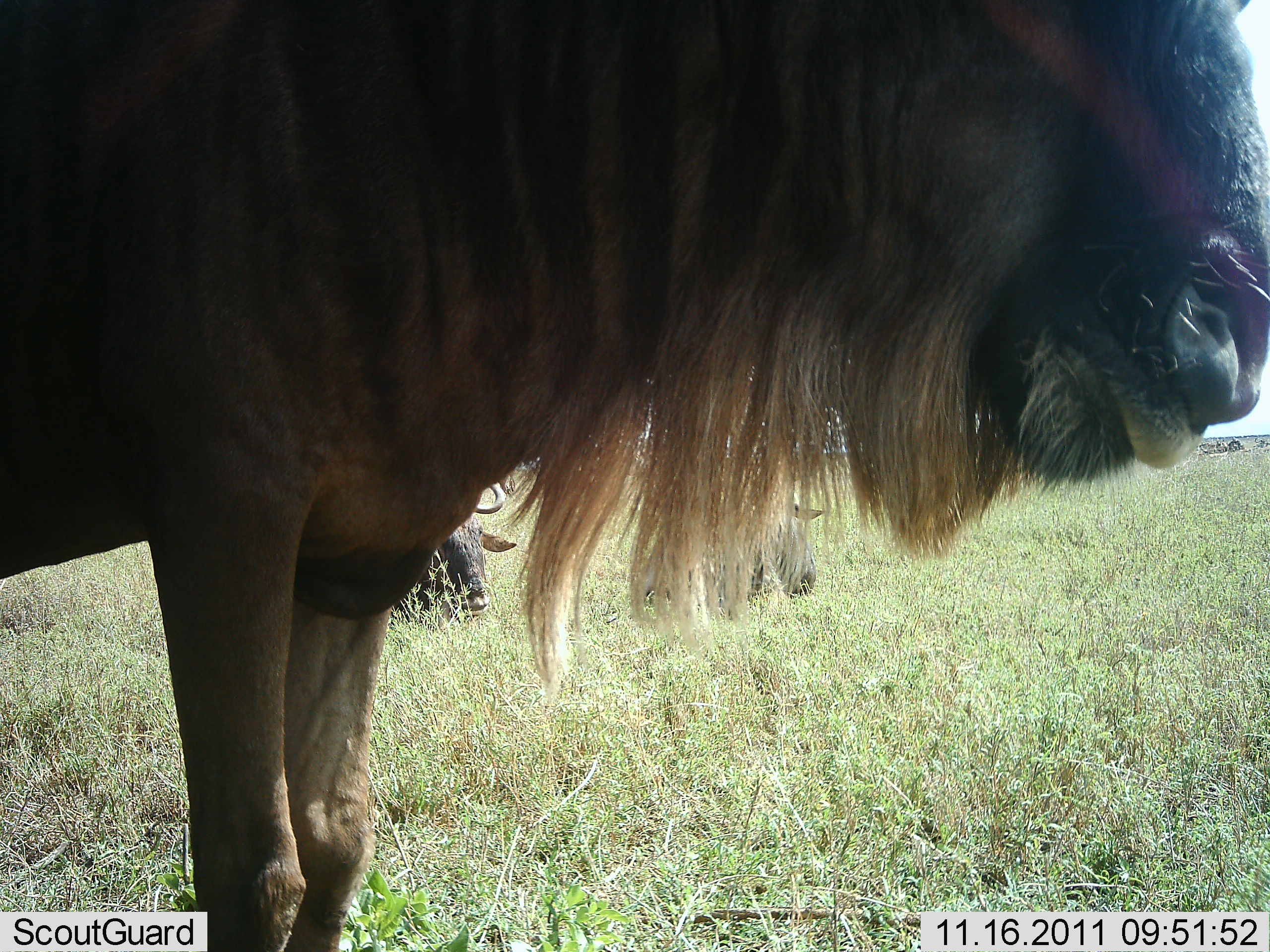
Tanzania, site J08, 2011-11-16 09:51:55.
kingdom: Animalia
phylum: Chordata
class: Mammalia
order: Artiodactyla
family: Bovidae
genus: Connochaetes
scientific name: Connochaetes taurinus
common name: blue wildebeest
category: wildebeest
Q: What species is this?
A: Wildebeest (blue wildebeest) (Connochaetes taurinus).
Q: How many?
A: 3.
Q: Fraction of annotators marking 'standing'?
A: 92%.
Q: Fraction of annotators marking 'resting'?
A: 38%.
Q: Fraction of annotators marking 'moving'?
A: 0%.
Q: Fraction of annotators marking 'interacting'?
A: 8%.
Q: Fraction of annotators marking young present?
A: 0%.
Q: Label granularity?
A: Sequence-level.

____________

# [TASK GOAL]
Taking the line that contains "Q: How many?" as the first and the last line of the material as the final one, transcribe that span exactly and include nothing else.

# [RESPONSE BELOW]
Q: How many?
A: 3.
Q: Fraction of annotators marking 'standing'?
A: 92%.
Q: Fraction of annotators marking 'resting'?
A: 38%.
Q: Fraction of annotators marking 'moving'?
A: 0%.
Q: Fraction of annotators marking 'interacting'?
A: 8%.
Q: Fraction of annotators marking young present?
A: 0%.
Q: Label granularity?
A: Sequence-level.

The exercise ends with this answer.